HOLDING (What decisions did the court make?)

Search Warrants Nos. 20-82[a] and 20-82[b] issued by respondent judge on December 7,
1982 are hereby declared NULL and VOID and are accordingly SET ASIDE.

The​ prayer for a writ of mandatory injunction for the return of the seized articles is hereby
GRANTED​ and all articles seized thereunder are hereby ordered released to petitioners.​ No
costs.

RATIONALE (Why did the court decide the way it did?)
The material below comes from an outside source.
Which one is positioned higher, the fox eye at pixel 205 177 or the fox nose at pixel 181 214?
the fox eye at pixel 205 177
- Documents lawfully belong to Jose Burgos Jr. and he can do whatever he wants with
them, within legal bounds. The fact that he has used them as evidence does not and
cannot in any way affect the validity or invalidity of the search warrants assailed in this
petition.
- Extrajudicial efforts exerted by petitioners quite evidently negate the presumption that
they had abandoned their right to the possession of the seized property, thereby
REFUTING THE CHARGE OF LACHES against them.
- Col. Abadilla’s​ application and its supporting joint affidavit from ​Alejandro M. Gutierrez
and Pedro U. Tango​, DID NOT contain a specification, stating with particularity the
alleged subversive material the news publication has published or is intending to publish.
Therefore, they do not satisfy the requirement of probable cause.
- The “subversive” materials could not have provided sufficient basis for the finding of a
probable cause upon which a warrant may validly issue
- Search warrants were GENERAL WARRANTS. The description of the articles sought to
be seized under the search warrants in question were TOO GENERAL.
- WE FORUM and METROPOLITAN MAIL’s premises were padlocked and sealed, with
the further result that the printing and publication of said newspapers were discontinued.
Such closure is in the nature of previous restraint or censorship abhorrent to the freedom
of the press guaranteed under the fundamental law. Virtual denial of petitioner’s freedom
to express themselves in print.
- SEQUESTRATION was NOT VALIDLY EFFECTED since the request for sequestration
by government prosecutors was DENIED by President Marcos himself.